_Excerpt to read_:
Practices From the Inside Out: A Writing Practice for Lent

Practices From the Inside Out: A Writing Practice for Lent February 1, 2022

Practices From the Inside Out: A Writing Practice for Lent

A Writing Practice for Lent

Lent is a liturgical season which, for many of us, turns our attention to spiritual practices. We try to give something up or we choose to begin practicing something new. This year I would like us to think about building a writing practice.

Lent begins on Ash Wednesday, which is March 2 this year. Our liturgical calendar gives us a few weeks to reflect and consider what practice is right for us this year.

Many of us see spiritual practices as ways for us to behave. We hope we can behave our way into stronger spiritual life. Some of us identify behaviors we want to set aside, like smoking or swearing or eating chocolate. Others of us decide we would like to develop new spiritual practices like praying the hours or reading classic books.

I believe Lent this year is a significant opportunity to develop a writing practice.

_What you will do_: According to the piece on a writing practice for Lent, on what date does Ash Wednesday fall this year?

Scene-based spatial questions
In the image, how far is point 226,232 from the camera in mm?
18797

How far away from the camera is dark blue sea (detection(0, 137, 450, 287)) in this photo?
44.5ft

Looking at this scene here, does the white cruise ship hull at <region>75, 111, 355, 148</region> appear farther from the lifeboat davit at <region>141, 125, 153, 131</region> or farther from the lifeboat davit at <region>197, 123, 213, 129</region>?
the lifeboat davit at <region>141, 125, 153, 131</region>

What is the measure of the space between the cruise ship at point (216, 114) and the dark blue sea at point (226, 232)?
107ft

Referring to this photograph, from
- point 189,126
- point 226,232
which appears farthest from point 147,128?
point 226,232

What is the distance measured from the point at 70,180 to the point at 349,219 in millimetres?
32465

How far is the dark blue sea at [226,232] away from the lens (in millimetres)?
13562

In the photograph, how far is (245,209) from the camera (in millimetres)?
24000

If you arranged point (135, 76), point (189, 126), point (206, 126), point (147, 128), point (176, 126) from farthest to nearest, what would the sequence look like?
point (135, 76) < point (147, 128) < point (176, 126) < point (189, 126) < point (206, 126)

_Output for this exercise_: March 2